Small Batch Chocolate Cupcakes with Vanilla Buttercream Frosting
Prep time
Cook time
Total time
Author: Big Sky, Little Kitchen Recipe barely adapted from The Complete Cooking for Two Cookbook
Recipe type: Dessert
Makes: 4 cupcakes
Ingredients
Cupcakes:
¼ cup (1¼ ounces) all-purpose flour
¼ teaspoon baking powder
⅛ teaspoon baking soda
⅛ teaspoon salt
4 tablespoons unsalted butter, cut into 3 pieces
1½ ounces bittersweet chocolate, chopped
3 tablespoons unsweetened cocoa powder
¼ cup (1¾ ounces) sugar
1 large egg, room temperature
3 tablespoons whole milk, room temperature OR 2 tablespoons Silk coconut milk + 1 tablespoon heavy cream
½ teaspoon vanilla extract
1 cup frosting
Frosting (makes about 2 cups):
2 tablespoons heavy cream
1½ teaspoons vanilla extract
⅛ teaspoon salt
16 tablespoons unsalted butter, softened
2 cups (8 ounces) confectioner's sugar
food coloring (optional)
Instructions
For the Cupcakes:
Adjust oven rack to middle position and heat oven to 325 degrees. Line 4 cups of muffin tin (can be any of the cups) with paper or foil liners.
Whisk flour, baking powder, baking soda, and salt together in bowl.
In a separate bowl, microwave butter, chocolate, and cocoa at 50 percent power, stirring occasionally, until melted and smooth, about 1 minute. Be careful not to overheat the mixture. Let cool slightly.
Whisk sugar and egg together in a medium bowl until smooth. Whisk in milk and vanilla until combined. Whisk in cooled chocolate mixture until well combined.
Sift flour mixture over chocolate mixture in 2 additions, whisking gently after each addition until just a few streaks of flour remain (batter will be thick). Continue to whisk batter until most of the lumps are gone (but do not overmix).
Using a cookie scoop or dry measuring cup, divide batter evenly among prepared cupcake liners. Bake cupcakes until toothpick inserted into center comes out clean, about 18 to 22 minutes, making sure to rotate muffin tin halfway through baking.
Let cupcakes cool in pan on wire rack for 10 minutes. Remove cupcakes from muffin tin and let cool completely on rack, about 1 hour (or until cakes are cool to the touch and no residual warmth is detected).
Pipe a swirl of frosting onto each cooled cupcake and serve.

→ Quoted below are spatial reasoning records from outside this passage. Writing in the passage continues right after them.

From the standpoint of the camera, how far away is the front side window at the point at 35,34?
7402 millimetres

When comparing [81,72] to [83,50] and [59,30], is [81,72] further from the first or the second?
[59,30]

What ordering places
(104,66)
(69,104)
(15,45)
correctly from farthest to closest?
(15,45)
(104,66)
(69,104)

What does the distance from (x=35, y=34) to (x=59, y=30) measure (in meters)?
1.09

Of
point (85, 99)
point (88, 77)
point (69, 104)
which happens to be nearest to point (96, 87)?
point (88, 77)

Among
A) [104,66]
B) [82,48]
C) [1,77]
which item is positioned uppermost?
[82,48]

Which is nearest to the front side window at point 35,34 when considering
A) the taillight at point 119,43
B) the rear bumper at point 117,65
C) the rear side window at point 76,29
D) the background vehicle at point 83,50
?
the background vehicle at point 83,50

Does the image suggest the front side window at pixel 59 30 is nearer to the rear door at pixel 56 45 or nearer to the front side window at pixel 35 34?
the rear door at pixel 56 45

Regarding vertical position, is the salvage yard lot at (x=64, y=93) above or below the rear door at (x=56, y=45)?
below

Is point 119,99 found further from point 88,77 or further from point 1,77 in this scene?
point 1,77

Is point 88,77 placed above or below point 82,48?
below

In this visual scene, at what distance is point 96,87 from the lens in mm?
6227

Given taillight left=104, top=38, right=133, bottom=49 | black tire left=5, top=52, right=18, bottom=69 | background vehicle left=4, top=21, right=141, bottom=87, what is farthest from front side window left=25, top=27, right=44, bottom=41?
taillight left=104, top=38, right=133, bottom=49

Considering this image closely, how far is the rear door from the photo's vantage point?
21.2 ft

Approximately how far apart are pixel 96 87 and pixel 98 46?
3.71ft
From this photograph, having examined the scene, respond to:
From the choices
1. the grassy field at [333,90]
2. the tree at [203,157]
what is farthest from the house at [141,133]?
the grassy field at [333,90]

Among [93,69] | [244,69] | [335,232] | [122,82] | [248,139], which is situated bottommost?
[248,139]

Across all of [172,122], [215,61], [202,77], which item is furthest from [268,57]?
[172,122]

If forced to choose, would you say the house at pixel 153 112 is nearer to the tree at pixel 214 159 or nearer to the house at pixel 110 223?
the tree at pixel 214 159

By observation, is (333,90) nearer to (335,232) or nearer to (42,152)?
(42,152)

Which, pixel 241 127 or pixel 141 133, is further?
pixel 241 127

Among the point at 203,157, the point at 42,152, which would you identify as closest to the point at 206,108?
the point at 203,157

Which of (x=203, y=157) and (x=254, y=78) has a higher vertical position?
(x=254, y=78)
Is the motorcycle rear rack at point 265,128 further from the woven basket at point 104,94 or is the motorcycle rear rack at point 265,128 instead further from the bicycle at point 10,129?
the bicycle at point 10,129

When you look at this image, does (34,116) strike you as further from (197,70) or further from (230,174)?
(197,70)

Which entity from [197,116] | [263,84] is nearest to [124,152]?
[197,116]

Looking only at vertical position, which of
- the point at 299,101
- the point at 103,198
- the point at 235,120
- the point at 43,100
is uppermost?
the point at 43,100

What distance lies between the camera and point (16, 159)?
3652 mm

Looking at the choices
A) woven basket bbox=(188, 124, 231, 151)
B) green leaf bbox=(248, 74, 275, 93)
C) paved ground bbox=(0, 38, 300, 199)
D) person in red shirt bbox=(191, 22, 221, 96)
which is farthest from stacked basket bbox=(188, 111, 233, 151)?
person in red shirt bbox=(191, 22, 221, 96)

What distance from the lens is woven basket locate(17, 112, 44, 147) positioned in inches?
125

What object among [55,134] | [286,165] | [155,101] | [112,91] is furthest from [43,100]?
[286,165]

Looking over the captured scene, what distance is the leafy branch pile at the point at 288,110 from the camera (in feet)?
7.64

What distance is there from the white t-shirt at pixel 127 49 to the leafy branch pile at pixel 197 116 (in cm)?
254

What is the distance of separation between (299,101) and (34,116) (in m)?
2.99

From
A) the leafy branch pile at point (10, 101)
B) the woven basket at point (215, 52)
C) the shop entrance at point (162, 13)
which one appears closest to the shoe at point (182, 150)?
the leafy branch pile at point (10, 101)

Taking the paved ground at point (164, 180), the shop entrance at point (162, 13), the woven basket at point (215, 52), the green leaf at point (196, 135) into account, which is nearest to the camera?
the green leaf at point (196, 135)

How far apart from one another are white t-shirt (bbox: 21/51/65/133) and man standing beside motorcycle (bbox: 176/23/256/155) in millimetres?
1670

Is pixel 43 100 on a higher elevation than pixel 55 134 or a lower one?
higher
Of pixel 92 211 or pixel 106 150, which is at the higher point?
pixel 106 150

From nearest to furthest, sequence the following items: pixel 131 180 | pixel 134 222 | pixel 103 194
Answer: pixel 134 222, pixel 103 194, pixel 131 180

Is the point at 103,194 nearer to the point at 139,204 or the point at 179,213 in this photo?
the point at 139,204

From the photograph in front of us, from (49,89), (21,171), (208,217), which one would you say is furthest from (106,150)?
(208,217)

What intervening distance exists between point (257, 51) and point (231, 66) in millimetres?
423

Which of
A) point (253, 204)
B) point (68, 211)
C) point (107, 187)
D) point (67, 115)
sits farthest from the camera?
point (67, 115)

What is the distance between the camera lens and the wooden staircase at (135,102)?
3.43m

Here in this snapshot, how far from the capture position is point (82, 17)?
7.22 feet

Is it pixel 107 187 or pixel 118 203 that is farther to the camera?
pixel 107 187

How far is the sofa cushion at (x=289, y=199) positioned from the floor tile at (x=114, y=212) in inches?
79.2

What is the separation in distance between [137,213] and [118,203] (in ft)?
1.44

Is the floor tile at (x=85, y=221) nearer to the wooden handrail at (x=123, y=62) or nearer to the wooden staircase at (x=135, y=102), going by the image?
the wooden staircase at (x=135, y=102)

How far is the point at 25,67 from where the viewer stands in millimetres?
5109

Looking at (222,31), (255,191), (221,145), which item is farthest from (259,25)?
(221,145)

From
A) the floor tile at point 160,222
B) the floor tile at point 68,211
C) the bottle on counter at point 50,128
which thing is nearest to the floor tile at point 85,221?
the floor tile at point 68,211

Or, if you have halved the frosting recipe, spread 3 to 4 tablespoons of frosting over each cooled cupcake and serve.
For the Frosting:
Stir cream, vanilla, and salt together in bowl until salt dissolves.

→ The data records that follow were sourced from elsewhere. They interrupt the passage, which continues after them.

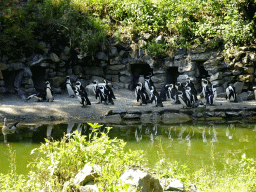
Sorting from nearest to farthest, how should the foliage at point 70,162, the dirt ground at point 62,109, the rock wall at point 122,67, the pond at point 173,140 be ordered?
1. the foliage at point 70,162
2. the pond at point 173,140
3. the dirt ground at point 62,109
4. the rock wall at point 122,67

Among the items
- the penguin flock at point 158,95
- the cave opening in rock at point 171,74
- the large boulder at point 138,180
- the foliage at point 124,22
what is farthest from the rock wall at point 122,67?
the large boulder at point 138,180

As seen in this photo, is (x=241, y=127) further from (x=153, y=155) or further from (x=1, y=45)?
(x=1, y=45)

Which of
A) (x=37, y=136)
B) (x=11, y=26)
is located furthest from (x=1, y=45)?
(x=37, y=136)

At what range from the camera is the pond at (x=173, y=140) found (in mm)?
5910

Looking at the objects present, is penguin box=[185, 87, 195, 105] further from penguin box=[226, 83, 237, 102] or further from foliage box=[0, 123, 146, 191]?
foliage box=[0, 123, 146, 191]

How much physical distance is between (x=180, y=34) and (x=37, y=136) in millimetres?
9522

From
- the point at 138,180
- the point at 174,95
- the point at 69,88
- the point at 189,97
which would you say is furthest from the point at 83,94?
the point at 138,180

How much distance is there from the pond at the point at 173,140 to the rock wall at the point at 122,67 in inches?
180

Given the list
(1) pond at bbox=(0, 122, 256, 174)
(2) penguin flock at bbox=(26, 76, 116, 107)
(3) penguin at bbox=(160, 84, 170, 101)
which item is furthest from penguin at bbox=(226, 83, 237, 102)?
(2) penguin flock at bbox=(26, 76, 116, 107)

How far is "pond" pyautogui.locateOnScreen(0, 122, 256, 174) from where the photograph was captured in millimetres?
5910

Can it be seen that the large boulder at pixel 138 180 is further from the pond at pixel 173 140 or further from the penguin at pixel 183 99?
the penguin at pixel 183 99

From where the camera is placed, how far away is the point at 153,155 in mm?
6191

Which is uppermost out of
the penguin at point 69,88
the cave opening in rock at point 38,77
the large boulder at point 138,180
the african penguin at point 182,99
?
the cave opening in rock at point 38,77

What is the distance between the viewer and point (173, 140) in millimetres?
7598
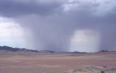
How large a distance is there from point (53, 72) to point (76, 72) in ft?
19.9

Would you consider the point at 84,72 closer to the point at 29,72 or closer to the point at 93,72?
the point at 93,72

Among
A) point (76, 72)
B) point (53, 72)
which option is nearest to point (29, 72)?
point (53, 72)

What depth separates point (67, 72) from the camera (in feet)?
262

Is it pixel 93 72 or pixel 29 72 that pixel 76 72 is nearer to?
pixel 93 72

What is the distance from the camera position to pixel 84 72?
Result: 3135 inches

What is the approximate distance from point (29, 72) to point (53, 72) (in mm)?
7070

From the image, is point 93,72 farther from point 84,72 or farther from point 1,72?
point 1,72

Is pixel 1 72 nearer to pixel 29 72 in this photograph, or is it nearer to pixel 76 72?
pixel 29 72

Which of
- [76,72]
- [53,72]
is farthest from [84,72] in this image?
[53,72]

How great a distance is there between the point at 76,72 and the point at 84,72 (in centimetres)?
218


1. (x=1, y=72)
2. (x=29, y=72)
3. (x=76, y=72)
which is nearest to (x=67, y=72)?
(x=76, y=72)

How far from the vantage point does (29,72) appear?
268 feet

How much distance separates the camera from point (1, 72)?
79.9 meters

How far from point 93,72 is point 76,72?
4.67m
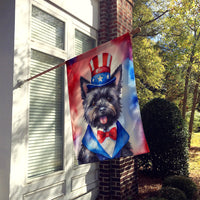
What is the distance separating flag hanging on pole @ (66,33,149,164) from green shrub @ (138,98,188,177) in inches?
164

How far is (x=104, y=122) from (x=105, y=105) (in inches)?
9.0

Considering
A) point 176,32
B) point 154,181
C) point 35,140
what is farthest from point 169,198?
point 176,32

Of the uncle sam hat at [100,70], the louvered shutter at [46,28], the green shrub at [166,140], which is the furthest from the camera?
the green shrub at [166,140]

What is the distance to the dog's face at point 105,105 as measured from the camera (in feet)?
10.8

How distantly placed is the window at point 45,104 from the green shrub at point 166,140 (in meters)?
3.46

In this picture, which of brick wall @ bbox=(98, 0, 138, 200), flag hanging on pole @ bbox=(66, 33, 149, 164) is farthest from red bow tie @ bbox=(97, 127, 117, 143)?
brick wall @ bbox=(98, 0, 138, 200)

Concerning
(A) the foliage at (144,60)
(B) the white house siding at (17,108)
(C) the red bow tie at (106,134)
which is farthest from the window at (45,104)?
(A) the foliage at (144,60)

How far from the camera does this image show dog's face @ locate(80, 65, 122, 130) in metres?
3.30

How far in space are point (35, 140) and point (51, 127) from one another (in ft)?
1.54

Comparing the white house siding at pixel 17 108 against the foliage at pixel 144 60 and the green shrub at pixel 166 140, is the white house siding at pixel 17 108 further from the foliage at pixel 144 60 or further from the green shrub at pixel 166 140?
the foliage at pixel 144 60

Using hand-held mixer set at medium-high speed, beat butter in medium bowl until smooth, 30 to 60 seconds, scraping down sides of bowl as needed.
Reduce speed to medium-low, gradually add sugar, and beat until smooth, about 2 minutes.
Add cream mixture and beat until combined, about 30 seconds.
Increase speed to medium-high and beat until frosting is pale and fluffy, about 5 minutes.
Optional: add a drop or two of food coloring to tint your frosting.